Data in a derived system is the result of taking some existing data from another system and transforming or processing it in some way. If you lose derived data, you can recreate it from the original source. A classic example is a cache: data can be served from the cache if present, but if the cache doesn’t contain what you need, you can fall back to the underlying database. Denormalized values, indexes, and materialized views also fall into this category. In recommendation systems, predictive summary data is often derived from usage logs.

派生系统中的数据是从另一个系统中获取一些现有数据并以某种方式进行转换或处理的结果。如果您丢失了派生数据，则可以从原始来源重新创建它。一个经典的例子是缓存：如果缓存存在数据，可以从缓存中提供数据，但如果缓存中不存在所需数据，则可以回退到基础数据库。非规范化的值、索引和物化视图也属于此类。在推荐系统中，预测性摘要数据通常是从使用日志中派生的。

Technically speaking, derived data is redundant , in the sense that it duplicates existing information. However, it is often essential for getting good performance on read queries. It is commonly denormalized . You can derive several different datasets from a single source, enabling you to look at the data from different “points of view.”

技术上说，派生数据是冗余的，因为它重复了现有信息。然而，在读取查询上获得良好性能通常是必要的。它通常是去正则化的。您可以从单个来源派生多个不同的数据集，使您能够从不同的“视角”查看数据。

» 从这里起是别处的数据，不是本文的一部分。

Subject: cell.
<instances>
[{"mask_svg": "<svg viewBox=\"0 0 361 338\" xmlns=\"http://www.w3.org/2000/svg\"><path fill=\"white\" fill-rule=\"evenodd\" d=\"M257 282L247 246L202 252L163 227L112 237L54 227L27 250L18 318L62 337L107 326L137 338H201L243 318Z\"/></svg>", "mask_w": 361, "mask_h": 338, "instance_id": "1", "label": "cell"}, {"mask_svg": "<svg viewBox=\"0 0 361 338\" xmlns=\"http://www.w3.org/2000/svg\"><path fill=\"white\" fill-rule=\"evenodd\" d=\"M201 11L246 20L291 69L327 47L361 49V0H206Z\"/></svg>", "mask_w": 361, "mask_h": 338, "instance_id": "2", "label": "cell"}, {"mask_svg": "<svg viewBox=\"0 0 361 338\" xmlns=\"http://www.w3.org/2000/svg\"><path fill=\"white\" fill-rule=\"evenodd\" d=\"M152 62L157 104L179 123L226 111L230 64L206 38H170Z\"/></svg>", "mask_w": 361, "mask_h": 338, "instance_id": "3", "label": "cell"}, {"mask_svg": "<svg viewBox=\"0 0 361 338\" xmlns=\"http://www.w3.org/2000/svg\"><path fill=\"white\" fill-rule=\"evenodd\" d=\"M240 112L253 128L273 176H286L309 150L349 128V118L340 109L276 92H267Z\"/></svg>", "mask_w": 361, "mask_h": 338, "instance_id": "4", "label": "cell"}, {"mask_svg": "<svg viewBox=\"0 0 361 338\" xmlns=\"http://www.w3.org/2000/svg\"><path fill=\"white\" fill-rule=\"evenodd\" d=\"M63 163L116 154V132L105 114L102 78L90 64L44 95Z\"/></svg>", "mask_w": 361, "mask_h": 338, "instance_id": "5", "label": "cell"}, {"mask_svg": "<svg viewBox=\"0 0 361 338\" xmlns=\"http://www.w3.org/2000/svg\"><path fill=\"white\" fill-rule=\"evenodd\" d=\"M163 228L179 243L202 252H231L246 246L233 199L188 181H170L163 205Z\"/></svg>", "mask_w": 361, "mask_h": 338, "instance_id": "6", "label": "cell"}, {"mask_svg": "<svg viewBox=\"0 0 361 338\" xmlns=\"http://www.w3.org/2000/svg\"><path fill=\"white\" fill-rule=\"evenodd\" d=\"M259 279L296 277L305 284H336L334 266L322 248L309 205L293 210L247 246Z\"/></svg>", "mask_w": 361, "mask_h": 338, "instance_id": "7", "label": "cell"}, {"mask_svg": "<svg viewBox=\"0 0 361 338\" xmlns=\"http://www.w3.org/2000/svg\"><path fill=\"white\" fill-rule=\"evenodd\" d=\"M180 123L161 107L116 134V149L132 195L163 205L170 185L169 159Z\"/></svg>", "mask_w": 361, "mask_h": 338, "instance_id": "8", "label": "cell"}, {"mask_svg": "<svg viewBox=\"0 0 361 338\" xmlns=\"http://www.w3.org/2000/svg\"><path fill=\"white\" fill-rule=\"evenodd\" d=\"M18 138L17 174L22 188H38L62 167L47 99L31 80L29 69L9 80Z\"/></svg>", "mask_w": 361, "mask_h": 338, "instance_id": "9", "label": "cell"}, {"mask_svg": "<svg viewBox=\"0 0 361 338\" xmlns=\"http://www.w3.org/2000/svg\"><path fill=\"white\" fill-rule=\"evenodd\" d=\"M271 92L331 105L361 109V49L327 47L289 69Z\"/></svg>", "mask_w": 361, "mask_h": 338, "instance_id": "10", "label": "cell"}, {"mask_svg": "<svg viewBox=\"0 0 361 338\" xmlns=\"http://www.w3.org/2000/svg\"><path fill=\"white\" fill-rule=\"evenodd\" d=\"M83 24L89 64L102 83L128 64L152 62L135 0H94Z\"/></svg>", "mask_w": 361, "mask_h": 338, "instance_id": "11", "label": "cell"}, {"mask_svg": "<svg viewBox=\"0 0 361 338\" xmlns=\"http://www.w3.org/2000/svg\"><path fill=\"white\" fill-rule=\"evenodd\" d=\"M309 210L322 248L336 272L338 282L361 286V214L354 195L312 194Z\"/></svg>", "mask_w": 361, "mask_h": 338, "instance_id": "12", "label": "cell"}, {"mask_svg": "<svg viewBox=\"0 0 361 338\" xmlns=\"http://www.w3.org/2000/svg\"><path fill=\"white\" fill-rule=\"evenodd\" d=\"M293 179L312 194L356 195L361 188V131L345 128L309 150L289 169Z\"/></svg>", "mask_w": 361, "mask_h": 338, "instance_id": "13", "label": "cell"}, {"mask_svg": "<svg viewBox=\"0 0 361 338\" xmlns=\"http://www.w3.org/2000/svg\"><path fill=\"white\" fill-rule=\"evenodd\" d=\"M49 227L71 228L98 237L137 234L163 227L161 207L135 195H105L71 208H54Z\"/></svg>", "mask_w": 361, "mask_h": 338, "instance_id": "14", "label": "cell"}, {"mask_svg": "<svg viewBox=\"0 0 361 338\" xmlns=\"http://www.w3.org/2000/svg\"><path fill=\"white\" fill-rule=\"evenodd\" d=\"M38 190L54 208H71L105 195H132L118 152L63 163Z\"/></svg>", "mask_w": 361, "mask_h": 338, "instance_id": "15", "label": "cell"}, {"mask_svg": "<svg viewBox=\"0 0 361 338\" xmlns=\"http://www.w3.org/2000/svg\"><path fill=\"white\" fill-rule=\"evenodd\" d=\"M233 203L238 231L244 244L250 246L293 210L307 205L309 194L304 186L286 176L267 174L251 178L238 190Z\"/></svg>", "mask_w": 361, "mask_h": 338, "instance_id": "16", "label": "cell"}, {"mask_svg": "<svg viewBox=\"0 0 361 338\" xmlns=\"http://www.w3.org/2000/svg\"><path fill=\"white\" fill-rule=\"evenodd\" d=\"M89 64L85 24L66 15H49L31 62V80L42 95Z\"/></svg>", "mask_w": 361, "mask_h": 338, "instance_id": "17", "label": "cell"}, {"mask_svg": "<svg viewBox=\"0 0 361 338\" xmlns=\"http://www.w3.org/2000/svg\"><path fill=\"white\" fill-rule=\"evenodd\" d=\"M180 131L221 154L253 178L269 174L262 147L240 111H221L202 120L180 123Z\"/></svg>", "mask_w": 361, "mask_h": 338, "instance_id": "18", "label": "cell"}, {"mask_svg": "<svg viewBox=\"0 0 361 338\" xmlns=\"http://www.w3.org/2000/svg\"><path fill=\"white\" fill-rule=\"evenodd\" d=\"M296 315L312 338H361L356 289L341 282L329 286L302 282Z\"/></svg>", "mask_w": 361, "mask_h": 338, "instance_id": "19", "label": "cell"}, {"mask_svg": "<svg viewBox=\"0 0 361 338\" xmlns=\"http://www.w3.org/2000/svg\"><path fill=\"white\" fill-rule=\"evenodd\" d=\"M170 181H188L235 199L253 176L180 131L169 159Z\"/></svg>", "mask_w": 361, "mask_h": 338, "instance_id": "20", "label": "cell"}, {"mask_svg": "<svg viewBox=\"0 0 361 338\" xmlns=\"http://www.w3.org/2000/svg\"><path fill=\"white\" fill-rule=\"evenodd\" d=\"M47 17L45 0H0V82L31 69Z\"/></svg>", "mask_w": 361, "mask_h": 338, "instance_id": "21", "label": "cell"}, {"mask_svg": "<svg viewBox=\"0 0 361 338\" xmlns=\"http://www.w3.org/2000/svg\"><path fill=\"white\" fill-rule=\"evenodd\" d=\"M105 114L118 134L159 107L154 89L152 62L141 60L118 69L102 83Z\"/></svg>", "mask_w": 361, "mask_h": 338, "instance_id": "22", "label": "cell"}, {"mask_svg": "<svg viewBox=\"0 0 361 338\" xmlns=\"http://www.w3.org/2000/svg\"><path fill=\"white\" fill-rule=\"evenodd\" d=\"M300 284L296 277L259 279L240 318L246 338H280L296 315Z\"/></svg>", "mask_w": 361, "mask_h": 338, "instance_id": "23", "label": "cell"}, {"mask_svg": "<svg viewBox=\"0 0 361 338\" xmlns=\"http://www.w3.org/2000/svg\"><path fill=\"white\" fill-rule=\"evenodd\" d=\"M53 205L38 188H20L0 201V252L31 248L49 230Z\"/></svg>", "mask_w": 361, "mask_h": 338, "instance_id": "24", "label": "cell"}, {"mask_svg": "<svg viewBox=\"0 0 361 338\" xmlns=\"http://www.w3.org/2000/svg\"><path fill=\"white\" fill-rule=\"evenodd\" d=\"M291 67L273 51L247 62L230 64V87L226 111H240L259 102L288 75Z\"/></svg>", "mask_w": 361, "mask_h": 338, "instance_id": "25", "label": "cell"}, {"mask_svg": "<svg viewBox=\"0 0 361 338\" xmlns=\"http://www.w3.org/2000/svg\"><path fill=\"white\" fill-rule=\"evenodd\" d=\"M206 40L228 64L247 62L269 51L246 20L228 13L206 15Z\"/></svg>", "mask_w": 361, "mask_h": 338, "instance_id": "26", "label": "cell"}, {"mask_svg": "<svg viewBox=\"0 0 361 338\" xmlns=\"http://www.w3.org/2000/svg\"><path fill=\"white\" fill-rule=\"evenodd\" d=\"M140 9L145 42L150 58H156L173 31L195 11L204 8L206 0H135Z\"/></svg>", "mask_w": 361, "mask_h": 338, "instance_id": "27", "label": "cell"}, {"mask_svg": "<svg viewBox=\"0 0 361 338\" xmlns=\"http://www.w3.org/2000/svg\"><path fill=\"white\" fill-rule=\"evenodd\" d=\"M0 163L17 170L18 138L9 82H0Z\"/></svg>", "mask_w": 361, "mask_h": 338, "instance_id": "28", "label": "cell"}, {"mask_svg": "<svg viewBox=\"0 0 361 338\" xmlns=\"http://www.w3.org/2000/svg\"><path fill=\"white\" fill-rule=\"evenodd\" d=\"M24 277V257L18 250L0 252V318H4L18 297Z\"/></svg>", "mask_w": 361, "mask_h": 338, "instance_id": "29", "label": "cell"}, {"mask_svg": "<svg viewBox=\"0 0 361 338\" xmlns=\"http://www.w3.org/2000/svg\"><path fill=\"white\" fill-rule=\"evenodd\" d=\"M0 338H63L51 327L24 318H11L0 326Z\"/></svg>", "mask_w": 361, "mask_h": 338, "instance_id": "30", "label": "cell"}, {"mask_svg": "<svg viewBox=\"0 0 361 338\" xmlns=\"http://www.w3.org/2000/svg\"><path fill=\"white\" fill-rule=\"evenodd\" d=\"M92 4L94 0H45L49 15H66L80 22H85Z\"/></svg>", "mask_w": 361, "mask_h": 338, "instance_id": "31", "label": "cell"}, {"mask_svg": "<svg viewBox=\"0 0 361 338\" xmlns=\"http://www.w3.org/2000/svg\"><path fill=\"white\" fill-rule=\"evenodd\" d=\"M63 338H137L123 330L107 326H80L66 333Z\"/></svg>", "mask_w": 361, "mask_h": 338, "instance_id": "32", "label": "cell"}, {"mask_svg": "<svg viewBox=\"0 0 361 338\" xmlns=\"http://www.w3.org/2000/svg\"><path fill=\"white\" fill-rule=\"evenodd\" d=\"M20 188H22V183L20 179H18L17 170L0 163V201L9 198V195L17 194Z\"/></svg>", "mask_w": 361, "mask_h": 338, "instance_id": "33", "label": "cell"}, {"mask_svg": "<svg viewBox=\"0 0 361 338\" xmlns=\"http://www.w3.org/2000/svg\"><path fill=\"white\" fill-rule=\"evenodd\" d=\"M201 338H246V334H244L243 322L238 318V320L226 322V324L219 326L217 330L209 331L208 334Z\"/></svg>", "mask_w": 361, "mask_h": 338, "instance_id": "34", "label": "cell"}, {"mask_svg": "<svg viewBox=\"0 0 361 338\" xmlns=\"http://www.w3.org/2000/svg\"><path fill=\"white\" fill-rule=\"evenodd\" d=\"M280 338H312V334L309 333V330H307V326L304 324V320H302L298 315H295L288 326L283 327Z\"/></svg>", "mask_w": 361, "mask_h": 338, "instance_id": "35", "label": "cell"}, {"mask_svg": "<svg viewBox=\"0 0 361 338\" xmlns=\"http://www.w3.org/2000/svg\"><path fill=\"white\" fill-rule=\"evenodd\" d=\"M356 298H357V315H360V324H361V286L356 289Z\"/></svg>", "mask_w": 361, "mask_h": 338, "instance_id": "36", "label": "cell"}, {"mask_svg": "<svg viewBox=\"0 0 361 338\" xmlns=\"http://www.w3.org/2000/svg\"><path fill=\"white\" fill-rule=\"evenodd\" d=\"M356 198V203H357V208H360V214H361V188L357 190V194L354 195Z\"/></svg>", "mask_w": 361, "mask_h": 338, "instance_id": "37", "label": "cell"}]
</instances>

Not all systems make a clear distinction between systems of record and derived data in their architecture, but it’s a very helpful distinction to make, because it clarifies the dataflow through your system: it makes explicit which parts of the system have which inputs and which outputs, and how they depend on each other.

并非所有系统在其体系结构中明确区分记录系统和衍生数据系统，但这是一个非常有帮助的区分，因为它可以澄清系统中的数据流：它可以明确哪些部分具有哪些输入和输出，以及它们如何相互依赖。

Most databases, storage engines, and query languages are not inherently either a system of record or a derived system. A database is just a tool: how you use it is up to you. The distinction between system of record and derived data system depends not on the tool, but on how you use it in your application.

大多数数据库、存储引擎和查询语言并非本质上是记录系统或派生系统。数据库只是一种工具：你如何使用它取决于你。系统记录和派生数据系统之间的区别取决于你在应用程序中如何使用这个工具，而不是取决于这个工具本身。

By being clear about which data is derived from which other data, you can bring clarity to an otherwise confusing system architecture. This point will be a running theme throughout this part of the book.

通过清楚地表明哪些数据是从哪些其他数据导出的，您可以为本来混淆的系统架构带来明晰。这一点将贯穿本书的整个部分。

Overview of Chapters

We will start in Chapter 10 by examining batch-oriented dataflow systems such as MapReduce, and see how they give us good tools and principles for building large-scale data systems. In Chapter 11 we will take those ideas and apply them to data streams, which allow us to do the same kinds of things with lower delays. Chapter 12 concludes the book by exploring ideas about how we might use these tools to build reliable, scalable, and maintainable applications in the future.

我们将从第10章开始，研究类似MapReduce等批处理数据流系统，并了解它们为构建大规模数据系统提供了很好的工具和原则。在第11章中，我们将将这些想法应用于数据流，从而使我们能够以更低的延迟执行相同类型的操作。第12章总结了本书，探讨了如何利用这些工具在未来构建可靠、可扩展和易维护的应用程序的想法。